M. A… a adressé à l’administration fiscale le 21 octobre 2022 une réclamation par laquelle il a contesté l’amende mise à sa charge et demandé le bénéfice du sursis de paiement. Cette réclamation a eu pour effet immédiat de suspendre l’exigibilité de celle-ci, et de rendre caduque la mise en demeure du 4 juillet 2022. Il s’ensuit que la demande de décharge de l’obligation de payer résultant de cette mise en demeure, présentée au tribunal le 9 février 2023, est dépourvue d’objet du fait de la caducité des poursuites et doit donc être rejetée.
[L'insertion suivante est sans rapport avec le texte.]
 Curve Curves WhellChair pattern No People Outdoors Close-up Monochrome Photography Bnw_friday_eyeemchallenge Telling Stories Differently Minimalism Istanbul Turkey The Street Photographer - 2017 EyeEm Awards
Sur les frais d’instance :
Les dispositions de l’article L. 761-1 du code de justice administrative font obstacle à ce que soit mis à la charge de l’Etat, qui n’est pas la partie perdante, le versement d’une somme au titre des frais exposés par M. A… et non compris dans les dépens.
D E C I D E :
Article 1er : La requête de M. A… est rejetée.
Article 2 : Le présent jugement sera notifié à M. B… A… et au directeur départemental des finances publiques de la Seine-Saint-Denis.
Délibéré après l’audience du 29 septembre 2025, à laquelle siégeaient :
M. Toutain, président,
Mme Dupuy-Bardot, première conseillère,
M. David, conseiller.
Rendu public par mise à disposition au greffe le 13 octobre 2025.
La rapporteure,
N. Dupuy-Bardot
Le président,
E. Toutain
La greffière,
L. Valcy
La République mande et ordonne au ministre de l’économie, des finances et de la souveraineté industrielle, énergétique et numérique, en ce qui le concerne, ou à tous commissaires de justice à ce requis, en ce qui concerne les voies de droit commun contre les parties privées, de pourvoir à l’exécution de la présente décision.